Inflation: Transitory or here to stay?

The Fed’s stance that inflation is temporary took a couple of hits this week with the release of some closely watched data points. For the second-straight month, the consumer price index (CPI) remained at a 20-year high with a reading of 5.4%. The core CPI, which excludes more volatile measurements like energy and food prices, rose by less than expected on a monthly basis. July’s data shows a 0.3% increase, against expectations of a 0.4% gain. The core CPI showed a 4.3% annual increase.

The core CPI report boosted the stock market and kept the yield on the benchmark 10-year Treasury note relatively unchanged. This is important to note, as mortgage interest rates follow the rise and fall of the 10-year Treasury.

The producer price index (PPI) told a much harsher story. The Labor Department reported the PPI rose by a whopping 7.8% annually — that’s a record high since the data point started being measured in 2010.

One positive was a third straight week of declining jobless claims. The Labor Department’s weekly jobless claims report showed 375,000 initial claims of unemployment. Continuing jobless claims also fell, hitting 2.86 million for the last week of July. That’s the lowest level since mid-March 2020.

The choice of when to purchase a home is a personal one. It can be a challenge to time the market, even for the most seasoned investors. Keep in mind that even if you’re renting, you’re likely paying a mortgage — it’s just your landlord’s.

GOAL =>
List every percentage figure that appears in the inflation passage, in the order they occur.

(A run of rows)
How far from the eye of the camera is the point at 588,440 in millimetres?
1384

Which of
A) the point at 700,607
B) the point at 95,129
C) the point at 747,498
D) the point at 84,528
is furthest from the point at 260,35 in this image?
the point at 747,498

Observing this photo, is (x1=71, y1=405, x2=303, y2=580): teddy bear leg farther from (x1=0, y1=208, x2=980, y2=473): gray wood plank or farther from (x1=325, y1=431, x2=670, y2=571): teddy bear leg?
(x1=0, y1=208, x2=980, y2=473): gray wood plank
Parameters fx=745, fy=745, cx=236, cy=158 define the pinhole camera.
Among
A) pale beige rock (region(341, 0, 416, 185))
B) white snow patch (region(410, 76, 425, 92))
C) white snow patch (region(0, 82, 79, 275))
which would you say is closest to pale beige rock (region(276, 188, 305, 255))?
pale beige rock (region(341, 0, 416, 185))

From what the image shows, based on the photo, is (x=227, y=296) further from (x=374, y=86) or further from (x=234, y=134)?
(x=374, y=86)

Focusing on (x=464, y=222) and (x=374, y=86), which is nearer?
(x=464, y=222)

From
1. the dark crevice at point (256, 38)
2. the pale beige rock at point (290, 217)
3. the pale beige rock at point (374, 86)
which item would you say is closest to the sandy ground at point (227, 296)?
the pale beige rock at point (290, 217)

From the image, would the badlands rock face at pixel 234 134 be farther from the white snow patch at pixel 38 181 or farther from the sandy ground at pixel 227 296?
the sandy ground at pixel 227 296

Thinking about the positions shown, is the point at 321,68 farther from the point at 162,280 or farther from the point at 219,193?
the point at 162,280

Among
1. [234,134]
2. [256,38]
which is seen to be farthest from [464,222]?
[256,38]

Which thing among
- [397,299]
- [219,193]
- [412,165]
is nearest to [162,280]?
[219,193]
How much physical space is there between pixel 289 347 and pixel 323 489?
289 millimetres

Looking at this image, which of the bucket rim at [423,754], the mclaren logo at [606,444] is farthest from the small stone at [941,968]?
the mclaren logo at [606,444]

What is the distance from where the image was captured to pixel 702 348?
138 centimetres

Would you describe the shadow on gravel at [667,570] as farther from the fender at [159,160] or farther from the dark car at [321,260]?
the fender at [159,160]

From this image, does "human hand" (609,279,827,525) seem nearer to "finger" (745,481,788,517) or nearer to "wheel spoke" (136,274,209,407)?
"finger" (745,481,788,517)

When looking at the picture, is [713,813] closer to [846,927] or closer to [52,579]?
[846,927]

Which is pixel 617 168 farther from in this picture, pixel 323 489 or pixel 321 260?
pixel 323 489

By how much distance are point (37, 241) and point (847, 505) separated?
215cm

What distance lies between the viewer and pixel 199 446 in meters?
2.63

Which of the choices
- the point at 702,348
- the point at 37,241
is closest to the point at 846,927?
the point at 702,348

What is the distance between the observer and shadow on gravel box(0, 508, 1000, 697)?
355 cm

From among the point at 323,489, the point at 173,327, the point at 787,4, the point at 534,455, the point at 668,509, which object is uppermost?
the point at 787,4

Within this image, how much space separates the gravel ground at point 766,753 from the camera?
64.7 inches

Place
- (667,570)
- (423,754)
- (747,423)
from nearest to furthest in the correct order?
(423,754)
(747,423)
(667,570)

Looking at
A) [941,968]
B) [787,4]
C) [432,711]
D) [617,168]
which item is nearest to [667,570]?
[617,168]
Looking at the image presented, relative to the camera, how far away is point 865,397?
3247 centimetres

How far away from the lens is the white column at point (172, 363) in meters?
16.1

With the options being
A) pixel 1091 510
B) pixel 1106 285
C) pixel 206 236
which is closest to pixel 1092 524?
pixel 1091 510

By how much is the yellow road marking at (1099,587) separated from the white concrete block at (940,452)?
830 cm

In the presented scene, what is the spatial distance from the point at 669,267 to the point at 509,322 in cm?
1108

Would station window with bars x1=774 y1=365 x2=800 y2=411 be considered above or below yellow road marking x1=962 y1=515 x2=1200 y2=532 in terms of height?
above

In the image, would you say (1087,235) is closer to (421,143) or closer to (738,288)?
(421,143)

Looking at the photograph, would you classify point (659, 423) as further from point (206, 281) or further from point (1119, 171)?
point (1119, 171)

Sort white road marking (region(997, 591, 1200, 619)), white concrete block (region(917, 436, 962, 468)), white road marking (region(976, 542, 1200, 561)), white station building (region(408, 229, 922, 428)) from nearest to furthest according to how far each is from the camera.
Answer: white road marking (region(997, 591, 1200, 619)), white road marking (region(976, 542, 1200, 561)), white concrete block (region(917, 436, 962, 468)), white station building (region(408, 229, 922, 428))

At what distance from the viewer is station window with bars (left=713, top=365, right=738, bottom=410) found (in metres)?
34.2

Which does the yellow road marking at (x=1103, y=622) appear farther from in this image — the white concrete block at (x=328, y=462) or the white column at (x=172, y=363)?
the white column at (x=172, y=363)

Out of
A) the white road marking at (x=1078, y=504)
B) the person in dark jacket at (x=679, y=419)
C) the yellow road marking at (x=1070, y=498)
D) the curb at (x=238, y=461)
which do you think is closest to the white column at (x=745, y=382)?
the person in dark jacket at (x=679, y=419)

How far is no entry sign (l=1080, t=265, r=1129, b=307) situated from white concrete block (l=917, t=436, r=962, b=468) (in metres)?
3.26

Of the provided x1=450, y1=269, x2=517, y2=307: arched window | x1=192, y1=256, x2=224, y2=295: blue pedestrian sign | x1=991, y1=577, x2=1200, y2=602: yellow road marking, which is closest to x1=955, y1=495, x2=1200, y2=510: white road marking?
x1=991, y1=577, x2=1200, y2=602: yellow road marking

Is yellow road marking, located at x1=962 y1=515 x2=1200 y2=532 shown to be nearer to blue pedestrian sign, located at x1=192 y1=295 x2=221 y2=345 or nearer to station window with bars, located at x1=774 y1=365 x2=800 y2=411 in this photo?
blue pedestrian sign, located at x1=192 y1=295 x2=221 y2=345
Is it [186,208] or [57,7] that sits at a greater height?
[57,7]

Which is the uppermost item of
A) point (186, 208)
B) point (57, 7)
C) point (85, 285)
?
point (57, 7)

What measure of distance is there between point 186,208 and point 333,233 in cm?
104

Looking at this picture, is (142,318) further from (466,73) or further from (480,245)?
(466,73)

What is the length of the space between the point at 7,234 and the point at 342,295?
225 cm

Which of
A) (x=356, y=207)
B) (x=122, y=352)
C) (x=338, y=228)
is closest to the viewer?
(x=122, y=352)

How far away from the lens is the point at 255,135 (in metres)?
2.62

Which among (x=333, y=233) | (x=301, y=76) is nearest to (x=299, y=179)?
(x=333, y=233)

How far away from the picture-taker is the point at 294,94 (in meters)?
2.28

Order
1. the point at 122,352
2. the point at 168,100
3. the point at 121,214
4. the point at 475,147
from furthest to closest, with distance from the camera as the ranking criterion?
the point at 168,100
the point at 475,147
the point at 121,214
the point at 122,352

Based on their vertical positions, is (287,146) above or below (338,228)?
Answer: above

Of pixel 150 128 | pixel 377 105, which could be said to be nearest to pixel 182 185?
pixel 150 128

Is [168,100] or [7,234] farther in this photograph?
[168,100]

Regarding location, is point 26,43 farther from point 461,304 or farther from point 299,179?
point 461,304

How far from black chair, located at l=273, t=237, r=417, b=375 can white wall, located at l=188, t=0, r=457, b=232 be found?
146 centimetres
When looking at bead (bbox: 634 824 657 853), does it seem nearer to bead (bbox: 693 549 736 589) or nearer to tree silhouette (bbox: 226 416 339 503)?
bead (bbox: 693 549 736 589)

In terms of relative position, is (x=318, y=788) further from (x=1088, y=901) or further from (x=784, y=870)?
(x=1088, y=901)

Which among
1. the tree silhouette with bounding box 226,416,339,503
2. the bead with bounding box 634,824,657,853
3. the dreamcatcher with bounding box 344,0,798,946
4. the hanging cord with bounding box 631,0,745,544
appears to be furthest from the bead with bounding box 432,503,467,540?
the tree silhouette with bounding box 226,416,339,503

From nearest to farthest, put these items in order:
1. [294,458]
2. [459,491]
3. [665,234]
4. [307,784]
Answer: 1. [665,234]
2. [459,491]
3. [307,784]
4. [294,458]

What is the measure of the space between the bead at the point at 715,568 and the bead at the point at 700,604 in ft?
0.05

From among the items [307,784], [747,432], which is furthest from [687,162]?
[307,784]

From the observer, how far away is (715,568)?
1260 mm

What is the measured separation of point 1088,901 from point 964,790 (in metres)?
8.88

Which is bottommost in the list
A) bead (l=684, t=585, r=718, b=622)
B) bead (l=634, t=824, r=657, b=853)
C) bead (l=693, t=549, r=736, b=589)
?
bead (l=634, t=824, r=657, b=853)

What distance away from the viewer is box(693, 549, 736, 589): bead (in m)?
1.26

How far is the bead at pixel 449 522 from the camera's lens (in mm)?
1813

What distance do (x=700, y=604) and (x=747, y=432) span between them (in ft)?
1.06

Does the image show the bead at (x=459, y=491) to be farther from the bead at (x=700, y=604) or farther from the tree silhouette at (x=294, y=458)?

EXERCISE RESPONSE =>
5.4%, 0.3%, 0.4%, 4.3%, 7.8%